Byobu screens depict scenes from nature, and the lifestyle of the elite Samurai. They were originally developed as dividers for both indoors and outdoors – the zigzag construction allows them to be free-standing or wall mounted. These functional and versatile screens evolved in format over the years to allow greater artistic freedom. For example, the innovative development of an unobtrusive paper hinge allowed for the use of one vast expanse of unbroken paper; this was ideal for continuous large-scale horizontal compositions.

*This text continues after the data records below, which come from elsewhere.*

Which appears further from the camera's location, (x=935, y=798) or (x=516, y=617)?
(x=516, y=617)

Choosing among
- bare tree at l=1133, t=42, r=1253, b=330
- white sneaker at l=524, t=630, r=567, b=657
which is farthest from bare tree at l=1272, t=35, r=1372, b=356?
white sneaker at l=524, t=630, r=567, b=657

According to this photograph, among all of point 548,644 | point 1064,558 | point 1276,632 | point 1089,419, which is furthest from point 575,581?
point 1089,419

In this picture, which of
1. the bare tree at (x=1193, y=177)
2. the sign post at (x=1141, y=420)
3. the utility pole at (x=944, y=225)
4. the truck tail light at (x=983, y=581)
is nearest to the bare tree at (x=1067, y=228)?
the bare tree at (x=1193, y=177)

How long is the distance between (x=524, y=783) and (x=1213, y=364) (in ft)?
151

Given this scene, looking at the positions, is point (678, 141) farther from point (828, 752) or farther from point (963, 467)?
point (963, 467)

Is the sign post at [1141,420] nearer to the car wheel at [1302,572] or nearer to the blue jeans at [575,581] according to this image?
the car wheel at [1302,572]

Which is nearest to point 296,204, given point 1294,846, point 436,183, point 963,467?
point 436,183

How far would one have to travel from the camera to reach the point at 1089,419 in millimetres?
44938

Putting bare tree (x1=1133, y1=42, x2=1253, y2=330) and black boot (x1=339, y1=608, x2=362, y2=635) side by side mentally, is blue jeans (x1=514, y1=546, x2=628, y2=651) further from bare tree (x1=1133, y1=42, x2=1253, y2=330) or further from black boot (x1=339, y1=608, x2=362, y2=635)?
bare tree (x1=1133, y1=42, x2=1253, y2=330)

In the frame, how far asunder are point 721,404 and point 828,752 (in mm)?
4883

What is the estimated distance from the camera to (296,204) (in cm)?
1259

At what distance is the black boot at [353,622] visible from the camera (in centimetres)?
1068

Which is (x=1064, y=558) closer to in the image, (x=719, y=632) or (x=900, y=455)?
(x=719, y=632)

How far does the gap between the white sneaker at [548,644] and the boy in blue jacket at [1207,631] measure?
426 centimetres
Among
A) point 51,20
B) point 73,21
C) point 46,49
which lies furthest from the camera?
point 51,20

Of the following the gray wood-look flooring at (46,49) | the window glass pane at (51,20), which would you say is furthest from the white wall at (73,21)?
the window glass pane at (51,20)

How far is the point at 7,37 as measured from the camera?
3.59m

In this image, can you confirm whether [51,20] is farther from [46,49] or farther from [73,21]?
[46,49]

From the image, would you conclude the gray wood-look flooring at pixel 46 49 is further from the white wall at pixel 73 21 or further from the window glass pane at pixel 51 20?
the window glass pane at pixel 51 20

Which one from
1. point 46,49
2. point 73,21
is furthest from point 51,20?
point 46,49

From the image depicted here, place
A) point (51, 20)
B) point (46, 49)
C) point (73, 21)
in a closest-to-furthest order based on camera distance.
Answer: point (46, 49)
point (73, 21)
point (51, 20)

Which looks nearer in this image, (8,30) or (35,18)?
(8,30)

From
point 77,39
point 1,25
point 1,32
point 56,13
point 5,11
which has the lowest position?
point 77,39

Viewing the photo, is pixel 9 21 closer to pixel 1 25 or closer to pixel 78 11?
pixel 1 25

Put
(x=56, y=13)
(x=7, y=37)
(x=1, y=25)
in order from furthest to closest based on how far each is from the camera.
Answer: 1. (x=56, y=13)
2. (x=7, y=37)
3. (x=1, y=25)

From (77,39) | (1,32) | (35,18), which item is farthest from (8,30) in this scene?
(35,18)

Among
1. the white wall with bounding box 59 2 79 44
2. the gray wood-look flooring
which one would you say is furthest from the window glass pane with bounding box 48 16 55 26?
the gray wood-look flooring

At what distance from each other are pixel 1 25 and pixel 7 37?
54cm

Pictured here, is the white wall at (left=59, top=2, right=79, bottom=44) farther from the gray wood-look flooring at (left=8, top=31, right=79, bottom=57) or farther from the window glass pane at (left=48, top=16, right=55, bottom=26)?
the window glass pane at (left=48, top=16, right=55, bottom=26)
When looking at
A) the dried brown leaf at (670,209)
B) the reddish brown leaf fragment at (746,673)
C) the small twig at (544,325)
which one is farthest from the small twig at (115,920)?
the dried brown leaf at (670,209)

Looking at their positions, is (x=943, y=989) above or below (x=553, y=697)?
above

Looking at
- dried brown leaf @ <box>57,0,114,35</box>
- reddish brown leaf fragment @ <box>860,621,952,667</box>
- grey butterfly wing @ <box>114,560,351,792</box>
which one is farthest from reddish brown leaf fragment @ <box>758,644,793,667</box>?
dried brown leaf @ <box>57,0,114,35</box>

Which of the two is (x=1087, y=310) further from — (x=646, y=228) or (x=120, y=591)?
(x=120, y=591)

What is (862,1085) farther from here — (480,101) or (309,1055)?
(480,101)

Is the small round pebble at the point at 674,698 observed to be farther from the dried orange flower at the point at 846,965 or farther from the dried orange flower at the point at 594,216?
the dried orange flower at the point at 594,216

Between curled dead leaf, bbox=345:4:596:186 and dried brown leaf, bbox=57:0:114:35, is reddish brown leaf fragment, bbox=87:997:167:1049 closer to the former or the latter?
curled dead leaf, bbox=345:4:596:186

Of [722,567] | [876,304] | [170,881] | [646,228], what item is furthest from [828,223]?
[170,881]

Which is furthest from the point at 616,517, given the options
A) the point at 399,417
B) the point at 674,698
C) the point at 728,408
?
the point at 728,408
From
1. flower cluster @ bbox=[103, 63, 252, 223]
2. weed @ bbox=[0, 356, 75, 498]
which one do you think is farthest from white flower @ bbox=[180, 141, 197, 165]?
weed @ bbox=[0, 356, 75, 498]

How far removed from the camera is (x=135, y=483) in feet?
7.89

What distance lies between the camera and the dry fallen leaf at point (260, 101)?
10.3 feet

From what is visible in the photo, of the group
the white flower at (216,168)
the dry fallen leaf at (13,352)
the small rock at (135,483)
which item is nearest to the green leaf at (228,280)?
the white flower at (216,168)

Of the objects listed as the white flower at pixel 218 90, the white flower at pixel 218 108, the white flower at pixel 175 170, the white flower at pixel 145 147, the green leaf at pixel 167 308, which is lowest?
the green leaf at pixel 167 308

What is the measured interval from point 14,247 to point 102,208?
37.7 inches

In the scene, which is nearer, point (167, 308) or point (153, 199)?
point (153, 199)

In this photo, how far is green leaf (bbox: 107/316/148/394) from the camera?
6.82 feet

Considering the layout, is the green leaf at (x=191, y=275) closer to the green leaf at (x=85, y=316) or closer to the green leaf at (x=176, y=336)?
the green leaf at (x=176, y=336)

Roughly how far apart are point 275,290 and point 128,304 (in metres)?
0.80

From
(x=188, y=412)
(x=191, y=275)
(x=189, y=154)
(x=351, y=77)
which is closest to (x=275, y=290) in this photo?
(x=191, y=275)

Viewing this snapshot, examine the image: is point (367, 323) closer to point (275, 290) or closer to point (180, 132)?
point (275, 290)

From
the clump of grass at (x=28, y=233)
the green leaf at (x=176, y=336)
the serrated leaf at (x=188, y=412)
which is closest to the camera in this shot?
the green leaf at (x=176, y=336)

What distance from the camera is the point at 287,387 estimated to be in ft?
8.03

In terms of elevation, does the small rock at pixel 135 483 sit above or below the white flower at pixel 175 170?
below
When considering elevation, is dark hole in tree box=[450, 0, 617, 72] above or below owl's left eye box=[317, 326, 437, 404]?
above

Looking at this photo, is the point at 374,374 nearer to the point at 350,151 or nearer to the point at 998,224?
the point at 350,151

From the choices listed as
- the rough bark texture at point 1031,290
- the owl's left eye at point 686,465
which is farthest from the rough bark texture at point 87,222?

Though simple in appearance, folding screens are complicated structures made of paper and wood. The individual panels are composed of carefully joined wood lattice frames, covered on both sides with layers of paper that form a dense, elastic mattress. Squares of gold, silver and metal leaf are applied by hand to the paper base and the painting is done on the gilded surface. Lacquer rails are then applied to the perimeter to finish the edges of the screen and provide support.
The screens in our collection display a wide variety of themes and include works that represent the major schools of Japanese fine decorative art of the 16th to 19th centuries. There is a focus on early 17th century works, which beautifully document the decorative taste of an increasingly affluent society. The use of gold in screen paintings was perfected during the Momoyama period (1573-1615) when some of the finest screens were commissioned by the warrior elite. Examples are included in this collection, particularly of the Rimpa school, which was extremely influential in defining the Japanese decorative arts tradition of centuries to come.
The hand-painted screens come to life with compositions of immense sophistication, which are often deceptively simple with delicate wisteria flowers, plum blossoms and peonies, as well as the iconic flowing rivers and willowy bamboo groves. These scenes offer an alternative vision of an idealised and perfect world in harmony with nature. The screens are made in a variety of sizes, in combinations of two, four or six panels, with the images painted on either distressed paper or Dutch metal leaf for a gold or silver effect. Additionally, we’re able to produce special sizes, colours and designs.